[Questions about scene geometry]
----------------

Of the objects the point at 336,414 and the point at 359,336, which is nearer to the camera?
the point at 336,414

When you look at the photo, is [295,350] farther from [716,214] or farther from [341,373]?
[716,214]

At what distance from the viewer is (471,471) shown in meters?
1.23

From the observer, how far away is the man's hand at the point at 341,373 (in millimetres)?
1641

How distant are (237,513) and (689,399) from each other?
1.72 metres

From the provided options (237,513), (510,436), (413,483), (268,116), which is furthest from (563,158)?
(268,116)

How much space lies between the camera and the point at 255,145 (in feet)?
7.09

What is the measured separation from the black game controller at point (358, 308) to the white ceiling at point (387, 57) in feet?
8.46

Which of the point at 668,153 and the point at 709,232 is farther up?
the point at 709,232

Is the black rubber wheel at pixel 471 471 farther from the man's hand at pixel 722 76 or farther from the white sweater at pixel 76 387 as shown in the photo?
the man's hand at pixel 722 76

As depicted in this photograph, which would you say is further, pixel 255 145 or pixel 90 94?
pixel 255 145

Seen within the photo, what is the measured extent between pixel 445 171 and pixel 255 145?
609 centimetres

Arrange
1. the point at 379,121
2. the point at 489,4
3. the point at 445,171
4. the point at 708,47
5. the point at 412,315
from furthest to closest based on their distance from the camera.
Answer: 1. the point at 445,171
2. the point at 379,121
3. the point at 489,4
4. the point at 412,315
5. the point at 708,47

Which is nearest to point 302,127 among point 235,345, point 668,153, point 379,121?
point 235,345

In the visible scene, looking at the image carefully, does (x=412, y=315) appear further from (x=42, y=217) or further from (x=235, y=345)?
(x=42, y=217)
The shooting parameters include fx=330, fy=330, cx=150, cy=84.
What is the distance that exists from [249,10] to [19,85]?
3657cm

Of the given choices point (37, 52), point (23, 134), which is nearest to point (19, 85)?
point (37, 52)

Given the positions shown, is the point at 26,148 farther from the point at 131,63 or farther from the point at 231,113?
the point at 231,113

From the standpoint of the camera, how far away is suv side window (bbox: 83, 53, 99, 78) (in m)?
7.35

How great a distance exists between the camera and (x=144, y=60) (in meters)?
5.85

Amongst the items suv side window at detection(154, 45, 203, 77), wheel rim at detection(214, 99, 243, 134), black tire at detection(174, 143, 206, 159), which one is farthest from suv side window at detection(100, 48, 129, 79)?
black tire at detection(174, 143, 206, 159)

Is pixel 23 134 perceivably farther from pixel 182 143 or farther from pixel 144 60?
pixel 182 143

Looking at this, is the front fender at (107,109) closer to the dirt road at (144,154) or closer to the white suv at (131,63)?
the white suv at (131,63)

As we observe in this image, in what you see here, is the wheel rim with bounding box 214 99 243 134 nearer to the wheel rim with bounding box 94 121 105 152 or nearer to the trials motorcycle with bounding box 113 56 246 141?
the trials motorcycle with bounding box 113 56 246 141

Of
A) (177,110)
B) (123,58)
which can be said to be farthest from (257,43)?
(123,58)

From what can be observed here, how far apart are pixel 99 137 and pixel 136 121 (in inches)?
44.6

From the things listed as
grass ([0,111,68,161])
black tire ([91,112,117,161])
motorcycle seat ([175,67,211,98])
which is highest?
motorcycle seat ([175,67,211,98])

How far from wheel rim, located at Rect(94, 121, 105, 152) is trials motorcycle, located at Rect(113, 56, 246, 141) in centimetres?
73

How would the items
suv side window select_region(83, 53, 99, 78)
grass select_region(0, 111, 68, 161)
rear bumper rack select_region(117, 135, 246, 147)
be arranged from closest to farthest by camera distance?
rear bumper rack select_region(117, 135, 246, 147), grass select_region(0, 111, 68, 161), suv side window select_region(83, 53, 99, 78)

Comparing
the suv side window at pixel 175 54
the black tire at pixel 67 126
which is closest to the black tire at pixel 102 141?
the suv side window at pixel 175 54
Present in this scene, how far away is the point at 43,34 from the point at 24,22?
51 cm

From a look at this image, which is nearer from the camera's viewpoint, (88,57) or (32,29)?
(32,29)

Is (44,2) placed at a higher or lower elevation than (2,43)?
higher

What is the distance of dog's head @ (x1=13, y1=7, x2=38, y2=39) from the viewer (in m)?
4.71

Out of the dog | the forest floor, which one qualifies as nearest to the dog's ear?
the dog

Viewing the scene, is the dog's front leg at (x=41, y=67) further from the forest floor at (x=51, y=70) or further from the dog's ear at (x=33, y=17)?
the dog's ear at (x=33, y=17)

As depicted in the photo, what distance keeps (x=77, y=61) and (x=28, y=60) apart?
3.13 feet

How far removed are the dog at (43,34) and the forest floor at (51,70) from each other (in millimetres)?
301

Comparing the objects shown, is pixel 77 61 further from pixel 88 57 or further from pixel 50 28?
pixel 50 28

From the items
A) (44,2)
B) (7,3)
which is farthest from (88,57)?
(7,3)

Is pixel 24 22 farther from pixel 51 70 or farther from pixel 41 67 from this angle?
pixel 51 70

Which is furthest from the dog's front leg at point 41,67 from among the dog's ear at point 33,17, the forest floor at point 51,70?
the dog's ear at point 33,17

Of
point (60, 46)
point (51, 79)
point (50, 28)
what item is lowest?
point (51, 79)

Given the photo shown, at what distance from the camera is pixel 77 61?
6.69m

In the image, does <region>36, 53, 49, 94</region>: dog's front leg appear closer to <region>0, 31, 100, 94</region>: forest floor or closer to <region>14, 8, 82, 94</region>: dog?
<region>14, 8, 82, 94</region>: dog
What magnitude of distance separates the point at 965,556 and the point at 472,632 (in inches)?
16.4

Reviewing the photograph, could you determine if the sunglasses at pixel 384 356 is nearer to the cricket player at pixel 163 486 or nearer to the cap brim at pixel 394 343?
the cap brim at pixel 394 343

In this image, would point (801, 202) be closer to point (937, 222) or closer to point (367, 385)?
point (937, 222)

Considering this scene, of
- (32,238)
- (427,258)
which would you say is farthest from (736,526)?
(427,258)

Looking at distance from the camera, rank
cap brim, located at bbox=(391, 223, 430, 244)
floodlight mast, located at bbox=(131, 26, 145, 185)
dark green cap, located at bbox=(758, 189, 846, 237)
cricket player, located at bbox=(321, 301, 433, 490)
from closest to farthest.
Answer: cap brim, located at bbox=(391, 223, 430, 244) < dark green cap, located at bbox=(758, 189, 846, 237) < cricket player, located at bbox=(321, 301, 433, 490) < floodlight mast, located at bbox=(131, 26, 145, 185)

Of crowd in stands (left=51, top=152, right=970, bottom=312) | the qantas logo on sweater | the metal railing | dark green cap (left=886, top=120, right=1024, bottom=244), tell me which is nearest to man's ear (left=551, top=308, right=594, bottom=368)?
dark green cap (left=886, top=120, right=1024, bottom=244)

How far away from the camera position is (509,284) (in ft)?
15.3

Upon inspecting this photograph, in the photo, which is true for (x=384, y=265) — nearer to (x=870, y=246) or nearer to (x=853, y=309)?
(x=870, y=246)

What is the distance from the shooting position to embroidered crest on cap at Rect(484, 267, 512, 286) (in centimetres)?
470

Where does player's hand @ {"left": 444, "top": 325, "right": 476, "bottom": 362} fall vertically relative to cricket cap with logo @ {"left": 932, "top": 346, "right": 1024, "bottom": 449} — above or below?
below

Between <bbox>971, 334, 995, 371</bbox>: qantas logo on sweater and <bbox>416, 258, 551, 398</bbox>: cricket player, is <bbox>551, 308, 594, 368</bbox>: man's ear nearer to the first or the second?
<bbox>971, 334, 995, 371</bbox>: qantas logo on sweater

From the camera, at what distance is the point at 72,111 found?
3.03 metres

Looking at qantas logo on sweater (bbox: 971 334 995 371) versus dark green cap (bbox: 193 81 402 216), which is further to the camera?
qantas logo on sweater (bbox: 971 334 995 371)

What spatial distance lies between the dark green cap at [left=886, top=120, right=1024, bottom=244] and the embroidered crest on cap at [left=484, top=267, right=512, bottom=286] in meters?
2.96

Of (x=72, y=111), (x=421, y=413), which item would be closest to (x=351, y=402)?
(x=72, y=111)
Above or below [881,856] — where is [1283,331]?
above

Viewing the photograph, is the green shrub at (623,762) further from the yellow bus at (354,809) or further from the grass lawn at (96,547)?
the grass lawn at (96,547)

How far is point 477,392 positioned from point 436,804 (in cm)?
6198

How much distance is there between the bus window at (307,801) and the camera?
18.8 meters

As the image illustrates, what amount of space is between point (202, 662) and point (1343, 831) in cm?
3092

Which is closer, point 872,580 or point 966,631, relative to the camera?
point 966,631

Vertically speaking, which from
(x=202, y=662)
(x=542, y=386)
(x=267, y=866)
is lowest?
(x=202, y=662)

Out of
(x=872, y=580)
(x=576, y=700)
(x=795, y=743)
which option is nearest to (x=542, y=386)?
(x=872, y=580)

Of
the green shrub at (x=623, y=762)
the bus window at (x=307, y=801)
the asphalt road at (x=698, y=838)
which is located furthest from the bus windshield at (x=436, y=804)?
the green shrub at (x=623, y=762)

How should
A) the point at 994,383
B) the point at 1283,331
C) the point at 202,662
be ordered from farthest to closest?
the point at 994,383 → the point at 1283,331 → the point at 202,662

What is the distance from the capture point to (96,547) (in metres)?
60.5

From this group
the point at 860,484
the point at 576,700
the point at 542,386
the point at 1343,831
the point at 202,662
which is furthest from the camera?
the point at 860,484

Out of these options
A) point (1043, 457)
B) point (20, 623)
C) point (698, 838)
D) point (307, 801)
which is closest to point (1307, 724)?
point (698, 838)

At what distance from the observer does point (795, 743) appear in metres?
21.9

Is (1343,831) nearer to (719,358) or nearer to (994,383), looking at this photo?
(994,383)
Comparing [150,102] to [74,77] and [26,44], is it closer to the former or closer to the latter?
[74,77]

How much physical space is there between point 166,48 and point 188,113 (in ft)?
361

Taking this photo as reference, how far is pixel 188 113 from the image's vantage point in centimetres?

----------------

» **Set problem**
Nothing but the lines from the line with "What is the distance from the capture" to the last line of the listing above should appear; please retype them exactly, both ends included.

» **Worked answer**
What is the distance from the capture point to (96,547) (in metres)?
60.5

From this group
the point at 860,484
the point at 576,700
the point at 542,386
the point at 1343,831
the point at 202,662
which is furthest from the camera?
the point at 860,484

Out of these options
A) point (1043, 457)
B) point (20, 623)
C) point (698, 838)
D) point (307, 801)
which is closest to point (1307, 724)?
point (698, 838)

At what distance from the observer does point (795, 743) appear in metres?
21.9

Is (1343,831) nearer to (719,358) or nearer to (994,383), looking at this photo?
(994,383)
Comparing [150,102] to [74,77] and [26,44], is it closer to the former or closer to the latter?
[74,77]

How much physical space is there between point 166,48 and point 188,113 (in ft)?
361

Taking this photo as reference, how far is pixel 188 113 from the image's vantage point in centimetres?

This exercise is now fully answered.